SACRAMENTO, CA - Carole Morgan and her dog Shuka have been keeping an eye on their neighborhood lately because of the rash of break-ins in the area.
"This one was broken into ... garage," Morgan said. "The one on the corner, they broke in and took a lot of her stuff."
The California Department of Justice reports that while crime is down overall, property crimes are on the rise. They went up 2.6 percent for 2011, but in the fourth quarter alone, after the state began shifting some low level criminals to the county jail under Gov. Jerry Brown's realignment plan, the number spiked to 4.5 percent.
Some law enforcement believe there's a connection since parole and probation changes, leaving many released criminals who've served their time unsupervised on the outside.
"Not only are they out, but there's no such tether on them, figuratively speaking of course," California Peace Officers Association member John McGinness said. "So it's absolutely predictable that this was going to happen."
But the California Corrections Department said it's not fair to blame a rise in property crime just on realignment when there's only three months of data.
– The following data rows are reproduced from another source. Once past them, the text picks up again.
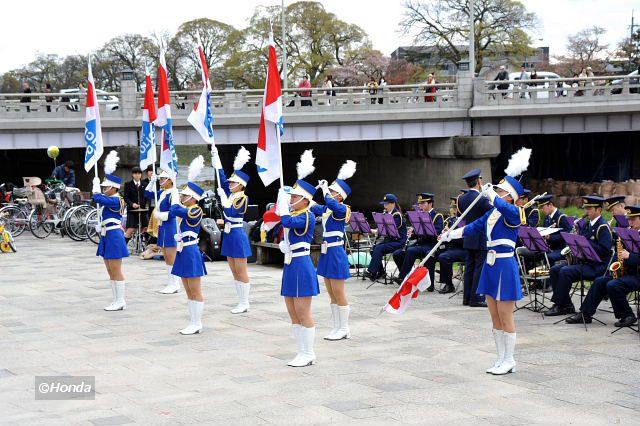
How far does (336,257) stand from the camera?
39.1ft

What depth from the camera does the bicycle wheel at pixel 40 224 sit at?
25.5 metres

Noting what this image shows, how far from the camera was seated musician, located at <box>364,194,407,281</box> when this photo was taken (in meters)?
16.8

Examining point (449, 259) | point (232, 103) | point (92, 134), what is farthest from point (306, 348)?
point (232, 103)

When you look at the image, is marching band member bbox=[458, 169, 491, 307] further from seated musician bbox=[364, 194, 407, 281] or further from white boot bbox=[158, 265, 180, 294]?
white boot bbox=[158, 265, 180, 294]

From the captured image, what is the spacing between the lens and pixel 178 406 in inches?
351

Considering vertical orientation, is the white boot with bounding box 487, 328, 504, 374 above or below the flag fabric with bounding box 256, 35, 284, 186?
below

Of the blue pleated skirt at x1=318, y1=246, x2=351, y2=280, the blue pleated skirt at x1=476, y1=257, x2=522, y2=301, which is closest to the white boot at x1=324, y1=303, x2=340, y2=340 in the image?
the blue pleated skirt at x1=318, y1=246, x2=351, y2=280

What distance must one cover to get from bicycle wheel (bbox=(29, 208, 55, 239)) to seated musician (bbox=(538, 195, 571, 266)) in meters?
15.3

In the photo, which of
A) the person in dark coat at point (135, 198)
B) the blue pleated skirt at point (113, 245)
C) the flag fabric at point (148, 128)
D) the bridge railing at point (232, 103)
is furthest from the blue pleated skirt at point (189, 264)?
the bridge railing at point (232, 103)

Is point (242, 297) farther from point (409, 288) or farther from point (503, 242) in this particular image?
point (503, 242)

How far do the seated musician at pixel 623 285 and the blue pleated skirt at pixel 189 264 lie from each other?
5.26 metres

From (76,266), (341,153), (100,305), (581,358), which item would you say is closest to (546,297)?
(581,358)

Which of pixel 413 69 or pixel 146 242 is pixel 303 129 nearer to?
pixel 146 242

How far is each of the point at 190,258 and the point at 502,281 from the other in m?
4.47
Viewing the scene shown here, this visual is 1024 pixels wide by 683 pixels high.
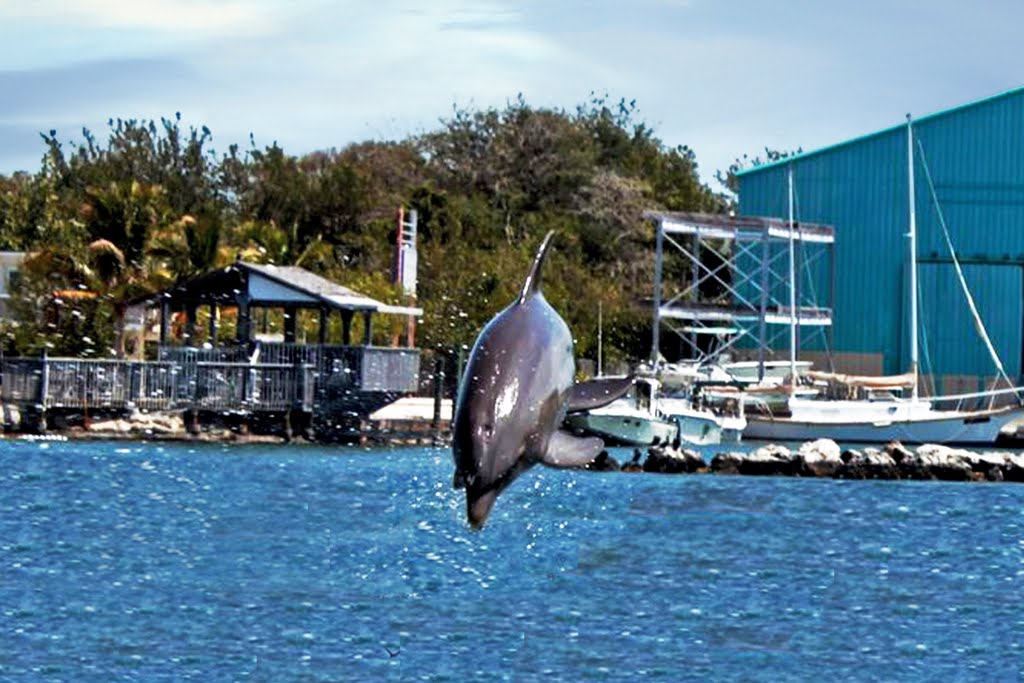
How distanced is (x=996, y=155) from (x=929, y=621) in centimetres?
5205

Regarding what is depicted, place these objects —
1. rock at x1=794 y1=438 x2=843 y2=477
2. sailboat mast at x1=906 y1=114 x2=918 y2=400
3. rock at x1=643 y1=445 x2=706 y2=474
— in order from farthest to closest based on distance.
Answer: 1. sailboat mast at x1=906 y1=114 x2=918 y2=400
2. rock at x1=794 y1=438 x2=843 y2=477
3. rock at x1=643 y1=445 x2=706 y2=474

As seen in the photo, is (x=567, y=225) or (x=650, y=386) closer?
(x=650, y=386)

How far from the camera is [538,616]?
98.3 ft

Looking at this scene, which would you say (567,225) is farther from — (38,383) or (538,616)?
(538,616)

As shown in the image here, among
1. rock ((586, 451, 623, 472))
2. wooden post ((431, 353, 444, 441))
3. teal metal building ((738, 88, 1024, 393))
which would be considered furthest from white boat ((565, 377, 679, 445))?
teal metal building ((738, 88, 1024, 393))

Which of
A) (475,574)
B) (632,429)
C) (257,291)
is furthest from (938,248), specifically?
(475,574)

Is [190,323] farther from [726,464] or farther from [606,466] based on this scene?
[726,464]

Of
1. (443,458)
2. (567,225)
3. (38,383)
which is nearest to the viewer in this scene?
(38,383)

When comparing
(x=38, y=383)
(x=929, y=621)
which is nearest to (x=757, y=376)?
(x=38, y=383)

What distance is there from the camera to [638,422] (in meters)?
67.7

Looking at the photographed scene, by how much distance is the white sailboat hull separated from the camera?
74625 millimetres

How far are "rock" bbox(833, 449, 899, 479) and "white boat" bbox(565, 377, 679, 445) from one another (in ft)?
26.6

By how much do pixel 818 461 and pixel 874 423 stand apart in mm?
15922

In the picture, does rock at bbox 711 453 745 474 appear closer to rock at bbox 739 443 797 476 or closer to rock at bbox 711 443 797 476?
rock at bbox 711 443 797 476
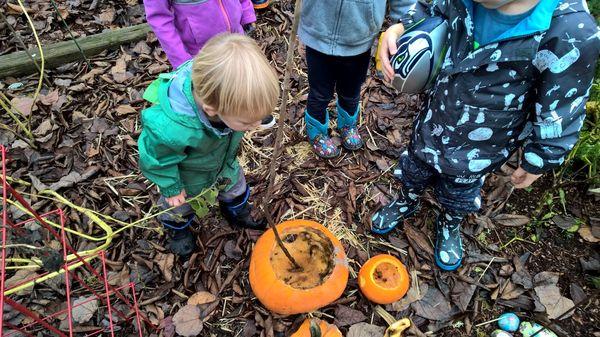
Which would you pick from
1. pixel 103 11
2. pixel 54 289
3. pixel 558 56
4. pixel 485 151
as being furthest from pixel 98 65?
pixel 558 56

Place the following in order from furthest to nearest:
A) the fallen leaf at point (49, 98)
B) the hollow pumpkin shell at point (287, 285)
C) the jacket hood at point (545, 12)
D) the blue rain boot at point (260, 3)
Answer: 1. the blue rain boot at point (260, 3)
2. the fallen leaf at point (49, 98)
3. the hollow pumpkin shell at point (287, 285)
4. the jacket hood at point (545, 12)

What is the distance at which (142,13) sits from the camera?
3.62 metres

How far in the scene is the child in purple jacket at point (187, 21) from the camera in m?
2.12

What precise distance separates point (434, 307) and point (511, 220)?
0.82 meters

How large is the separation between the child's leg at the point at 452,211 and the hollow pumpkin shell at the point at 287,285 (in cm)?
64

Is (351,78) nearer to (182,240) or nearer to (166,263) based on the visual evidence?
(182,240)

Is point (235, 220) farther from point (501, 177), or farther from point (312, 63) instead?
point (501, 177)

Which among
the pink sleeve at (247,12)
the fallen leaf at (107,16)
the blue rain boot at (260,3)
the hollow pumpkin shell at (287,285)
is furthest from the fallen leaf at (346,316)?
the fallen leaf at (107,16)

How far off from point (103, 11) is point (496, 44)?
3362 mm

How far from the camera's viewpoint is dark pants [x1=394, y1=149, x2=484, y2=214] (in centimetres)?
206

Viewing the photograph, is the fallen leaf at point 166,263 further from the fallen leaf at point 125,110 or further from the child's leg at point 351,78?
the child's leg at point 351,78

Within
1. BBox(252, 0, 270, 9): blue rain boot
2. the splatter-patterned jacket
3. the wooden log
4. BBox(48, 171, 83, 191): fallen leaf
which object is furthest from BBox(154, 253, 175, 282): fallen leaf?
BBox(252, 0, 270, 9): blue rain boot

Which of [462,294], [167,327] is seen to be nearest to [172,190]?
[167,327]

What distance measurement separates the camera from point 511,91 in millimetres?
1556
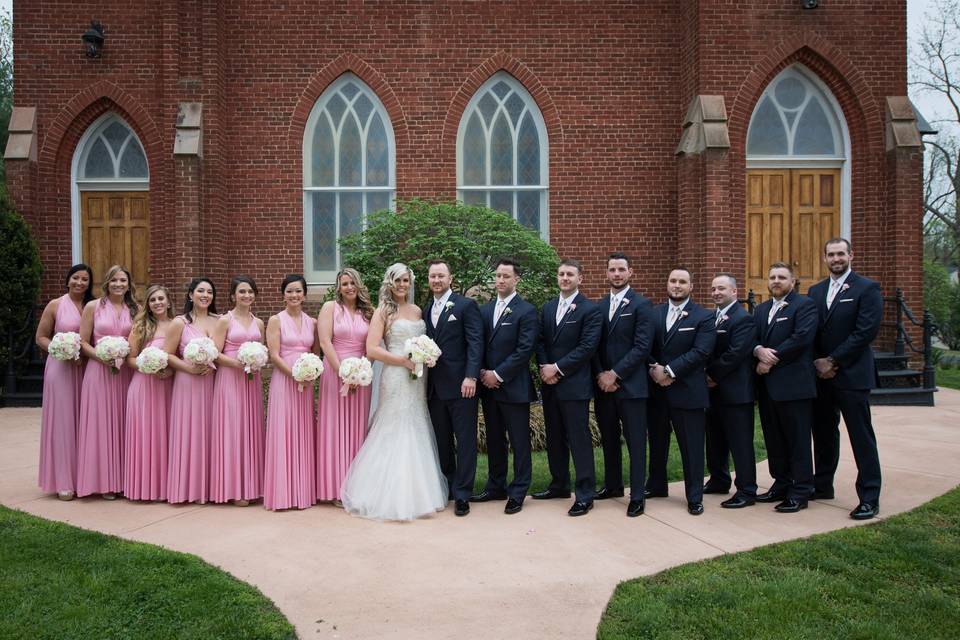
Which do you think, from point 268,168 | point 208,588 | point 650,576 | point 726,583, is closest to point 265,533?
point 208,588

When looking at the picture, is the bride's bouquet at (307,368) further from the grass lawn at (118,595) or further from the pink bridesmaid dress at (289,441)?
the grass lawn at (118,595)

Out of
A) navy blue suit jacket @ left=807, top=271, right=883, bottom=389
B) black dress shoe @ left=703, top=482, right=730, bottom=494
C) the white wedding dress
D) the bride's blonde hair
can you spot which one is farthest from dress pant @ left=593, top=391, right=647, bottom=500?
→ the bride's blonde hair

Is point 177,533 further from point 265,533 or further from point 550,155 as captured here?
point 550,155

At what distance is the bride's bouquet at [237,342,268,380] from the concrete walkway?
1.24 m

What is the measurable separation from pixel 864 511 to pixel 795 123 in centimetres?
900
Plus, counties were given extra money to handle the caseload.
"Crime statewide, especially violent crime is going down," California Corrections Dept. spokesperson Terry Thornton said. "So if you're going to blame property crimes going up on realignment, then you should blame violent crimes going down on realignment."
McGinness worries, though, that criminals will graduate to more serious crimes.
"The potential for homicides to increase is very real," McGinness said. "I'd be surprised if it doesn't happen."
Morgan doesn't know what to blame it on; she just knows her nice, quiet neighborhood isn't the same.
"It's terrible," Morgan said. "It's getting worse and worse, as opposed to what it was when I came here 25 years ago."